YOUR INSTRUCTIONS -
Please say which Métro line and station the narrator was leaving, according to the text about learning of Kurt Schork's death.

I heard the news that Steve Sotloff might be dead in the same place I heard about the planes crashing into the Twin Towers on September 11, 2001: in the Paris Métro.

Everybody remembers where they were when that horrific event happened, but by a miserable twist of fate, I was also in the Paris Métro one year earlier—in May 2000—when I learned that my close friend and Reuters colleague Kurt Schork had been murdered in Sierra Leone.

I can remember everything about the moment I found out: running up the stairs of the Métro—Line 8, Chemin Vert—happily clutching my duffel bag, dirty and tired from a month in the field of Sierra Leone. I had left the country 18 hours earlier, caught a Doctors Without Borders helicopter from Freetown to Conakry, Guinea, hoping to spend a night in Paris, then go home to London, take a bath and sleep for about a week.   

Then my phone rang. I remember it all as if it were in slow motion.

It was a television station, asking if I would go on the air to talk about “the killing of the journalists in Sierra Leone.”

“What journalists?” I asked, my heart sinking. The voice on the other end was embarrassed and compassionate—she realized that I did not know, that I had been on the Air France jet headed home when my friends were murdered.

She told me it was Kurt, and Miguel Gil Moreno de Mora. I remember dropping my bag on the pavement, and that same feeling—of disbelief—washing over me. I had had dinner with Kurt the night before, and breakfast with Miguel just before they both set out for Rogberi Junction, where they were both brutally murdered.

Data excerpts
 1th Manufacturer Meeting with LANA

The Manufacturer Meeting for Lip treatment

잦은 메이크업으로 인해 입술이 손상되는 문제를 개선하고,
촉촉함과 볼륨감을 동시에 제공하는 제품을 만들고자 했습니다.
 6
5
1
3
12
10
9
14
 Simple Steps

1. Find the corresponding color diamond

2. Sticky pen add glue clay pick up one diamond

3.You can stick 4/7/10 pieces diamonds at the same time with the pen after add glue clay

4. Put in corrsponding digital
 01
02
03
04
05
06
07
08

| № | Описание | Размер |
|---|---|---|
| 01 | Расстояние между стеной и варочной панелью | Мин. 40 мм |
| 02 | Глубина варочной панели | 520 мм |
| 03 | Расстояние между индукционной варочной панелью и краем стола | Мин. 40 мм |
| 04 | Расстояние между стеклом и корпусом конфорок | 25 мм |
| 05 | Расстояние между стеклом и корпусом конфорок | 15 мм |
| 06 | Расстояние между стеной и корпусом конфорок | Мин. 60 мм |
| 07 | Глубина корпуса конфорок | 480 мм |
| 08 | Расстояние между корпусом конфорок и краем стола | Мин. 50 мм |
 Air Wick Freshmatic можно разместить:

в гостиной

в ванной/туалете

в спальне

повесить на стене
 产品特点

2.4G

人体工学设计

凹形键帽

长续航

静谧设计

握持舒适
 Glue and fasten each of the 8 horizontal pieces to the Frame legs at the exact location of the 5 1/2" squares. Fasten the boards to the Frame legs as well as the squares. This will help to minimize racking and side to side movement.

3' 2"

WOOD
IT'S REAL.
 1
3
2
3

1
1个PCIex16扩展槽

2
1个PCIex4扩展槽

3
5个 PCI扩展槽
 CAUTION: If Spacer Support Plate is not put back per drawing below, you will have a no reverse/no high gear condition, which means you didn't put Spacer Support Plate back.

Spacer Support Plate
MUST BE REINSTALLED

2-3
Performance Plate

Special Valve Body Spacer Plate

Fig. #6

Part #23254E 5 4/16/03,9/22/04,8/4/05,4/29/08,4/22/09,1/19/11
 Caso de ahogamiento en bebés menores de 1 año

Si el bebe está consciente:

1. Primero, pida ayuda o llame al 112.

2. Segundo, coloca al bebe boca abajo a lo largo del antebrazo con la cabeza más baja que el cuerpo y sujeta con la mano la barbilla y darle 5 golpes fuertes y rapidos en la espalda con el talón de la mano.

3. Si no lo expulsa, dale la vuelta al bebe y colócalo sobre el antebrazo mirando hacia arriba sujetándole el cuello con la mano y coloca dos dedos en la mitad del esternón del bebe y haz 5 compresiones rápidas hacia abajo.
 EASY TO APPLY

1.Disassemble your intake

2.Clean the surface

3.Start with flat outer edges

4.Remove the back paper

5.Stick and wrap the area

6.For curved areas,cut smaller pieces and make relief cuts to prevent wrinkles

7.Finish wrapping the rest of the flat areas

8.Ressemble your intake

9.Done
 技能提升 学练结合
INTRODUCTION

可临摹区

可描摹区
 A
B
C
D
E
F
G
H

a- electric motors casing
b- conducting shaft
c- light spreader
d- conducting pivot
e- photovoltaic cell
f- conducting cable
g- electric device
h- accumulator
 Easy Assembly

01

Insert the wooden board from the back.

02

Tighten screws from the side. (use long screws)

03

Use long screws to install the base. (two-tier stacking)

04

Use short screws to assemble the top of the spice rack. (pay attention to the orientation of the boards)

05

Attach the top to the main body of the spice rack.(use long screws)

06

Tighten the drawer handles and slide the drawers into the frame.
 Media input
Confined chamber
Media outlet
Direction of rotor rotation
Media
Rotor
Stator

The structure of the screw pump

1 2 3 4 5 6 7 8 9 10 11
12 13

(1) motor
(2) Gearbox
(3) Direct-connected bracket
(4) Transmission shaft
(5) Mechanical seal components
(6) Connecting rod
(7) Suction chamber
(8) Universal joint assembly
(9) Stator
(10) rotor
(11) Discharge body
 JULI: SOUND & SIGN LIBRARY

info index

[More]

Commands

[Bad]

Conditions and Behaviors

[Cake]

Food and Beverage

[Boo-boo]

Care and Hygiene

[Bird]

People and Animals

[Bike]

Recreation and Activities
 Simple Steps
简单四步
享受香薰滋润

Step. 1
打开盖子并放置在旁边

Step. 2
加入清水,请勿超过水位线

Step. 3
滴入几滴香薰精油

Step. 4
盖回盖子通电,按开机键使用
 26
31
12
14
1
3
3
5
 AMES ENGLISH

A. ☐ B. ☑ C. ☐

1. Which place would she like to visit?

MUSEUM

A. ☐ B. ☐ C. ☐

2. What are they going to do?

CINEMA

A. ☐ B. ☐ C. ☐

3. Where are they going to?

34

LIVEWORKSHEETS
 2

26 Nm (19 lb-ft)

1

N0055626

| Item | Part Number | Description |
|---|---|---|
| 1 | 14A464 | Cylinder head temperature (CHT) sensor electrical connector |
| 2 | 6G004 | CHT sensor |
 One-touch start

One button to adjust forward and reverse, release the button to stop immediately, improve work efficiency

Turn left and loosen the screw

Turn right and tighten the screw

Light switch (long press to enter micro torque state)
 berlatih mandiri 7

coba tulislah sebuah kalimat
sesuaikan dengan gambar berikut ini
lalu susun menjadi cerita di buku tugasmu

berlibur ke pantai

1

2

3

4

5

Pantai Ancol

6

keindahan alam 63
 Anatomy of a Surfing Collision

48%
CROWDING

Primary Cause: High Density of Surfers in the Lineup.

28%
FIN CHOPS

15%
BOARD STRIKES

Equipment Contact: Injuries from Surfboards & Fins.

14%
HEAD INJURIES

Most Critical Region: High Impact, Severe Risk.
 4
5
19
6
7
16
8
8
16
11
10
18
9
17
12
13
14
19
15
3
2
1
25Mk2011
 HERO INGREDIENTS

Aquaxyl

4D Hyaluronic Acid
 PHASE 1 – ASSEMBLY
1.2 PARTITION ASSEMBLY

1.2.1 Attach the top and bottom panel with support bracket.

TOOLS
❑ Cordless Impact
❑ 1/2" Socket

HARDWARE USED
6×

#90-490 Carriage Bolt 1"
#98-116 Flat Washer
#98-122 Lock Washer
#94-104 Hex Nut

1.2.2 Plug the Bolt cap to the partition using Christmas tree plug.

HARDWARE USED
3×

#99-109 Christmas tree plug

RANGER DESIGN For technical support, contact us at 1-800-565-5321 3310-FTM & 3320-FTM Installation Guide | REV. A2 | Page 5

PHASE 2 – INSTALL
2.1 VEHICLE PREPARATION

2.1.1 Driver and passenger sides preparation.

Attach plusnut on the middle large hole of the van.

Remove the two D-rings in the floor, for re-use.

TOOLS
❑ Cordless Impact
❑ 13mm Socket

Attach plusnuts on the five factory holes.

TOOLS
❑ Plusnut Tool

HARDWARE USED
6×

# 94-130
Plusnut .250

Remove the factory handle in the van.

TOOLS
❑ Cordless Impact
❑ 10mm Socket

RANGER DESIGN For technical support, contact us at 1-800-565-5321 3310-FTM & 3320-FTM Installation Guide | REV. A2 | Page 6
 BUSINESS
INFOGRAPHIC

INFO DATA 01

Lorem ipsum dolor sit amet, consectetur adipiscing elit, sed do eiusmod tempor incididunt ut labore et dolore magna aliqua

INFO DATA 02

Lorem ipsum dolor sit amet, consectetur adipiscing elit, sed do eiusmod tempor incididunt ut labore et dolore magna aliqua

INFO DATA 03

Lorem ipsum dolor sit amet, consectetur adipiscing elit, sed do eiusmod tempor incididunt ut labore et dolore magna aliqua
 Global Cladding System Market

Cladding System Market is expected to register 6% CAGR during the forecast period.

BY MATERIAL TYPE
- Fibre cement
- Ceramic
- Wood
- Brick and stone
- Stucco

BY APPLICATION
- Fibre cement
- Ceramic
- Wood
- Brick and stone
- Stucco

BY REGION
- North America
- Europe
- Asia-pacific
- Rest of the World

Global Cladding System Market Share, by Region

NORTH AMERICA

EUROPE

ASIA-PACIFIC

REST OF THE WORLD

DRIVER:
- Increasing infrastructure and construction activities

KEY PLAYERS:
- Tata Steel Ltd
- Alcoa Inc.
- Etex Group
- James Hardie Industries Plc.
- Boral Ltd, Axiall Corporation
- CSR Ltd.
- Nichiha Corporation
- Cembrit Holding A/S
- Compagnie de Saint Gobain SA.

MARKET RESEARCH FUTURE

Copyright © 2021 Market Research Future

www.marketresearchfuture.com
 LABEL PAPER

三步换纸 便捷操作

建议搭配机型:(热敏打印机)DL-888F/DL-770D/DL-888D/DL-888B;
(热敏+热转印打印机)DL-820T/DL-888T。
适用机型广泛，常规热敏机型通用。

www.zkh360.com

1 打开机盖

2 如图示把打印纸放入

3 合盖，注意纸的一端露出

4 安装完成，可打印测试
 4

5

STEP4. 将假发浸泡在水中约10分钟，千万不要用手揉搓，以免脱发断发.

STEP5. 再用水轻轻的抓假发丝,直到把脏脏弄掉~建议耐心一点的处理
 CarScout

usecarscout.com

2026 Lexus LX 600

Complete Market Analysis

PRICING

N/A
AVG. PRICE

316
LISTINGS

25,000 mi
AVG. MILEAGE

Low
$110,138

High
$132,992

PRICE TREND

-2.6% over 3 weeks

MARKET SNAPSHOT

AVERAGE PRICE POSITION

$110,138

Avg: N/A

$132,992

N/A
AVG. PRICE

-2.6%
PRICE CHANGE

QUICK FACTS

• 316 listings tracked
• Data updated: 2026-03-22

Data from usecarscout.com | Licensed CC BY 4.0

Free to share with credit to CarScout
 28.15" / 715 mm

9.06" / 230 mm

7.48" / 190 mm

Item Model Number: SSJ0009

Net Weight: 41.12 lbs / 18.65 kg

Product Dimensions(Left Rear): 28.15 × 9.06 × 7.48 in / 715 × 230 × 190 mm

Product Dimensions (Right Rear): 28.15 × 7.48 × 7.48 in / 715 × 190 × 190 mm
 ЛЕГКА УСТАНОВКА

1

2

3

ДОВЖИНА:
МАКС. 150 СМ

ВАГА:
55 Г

ANSWER SPACE -
Line 8, Chemin Vert.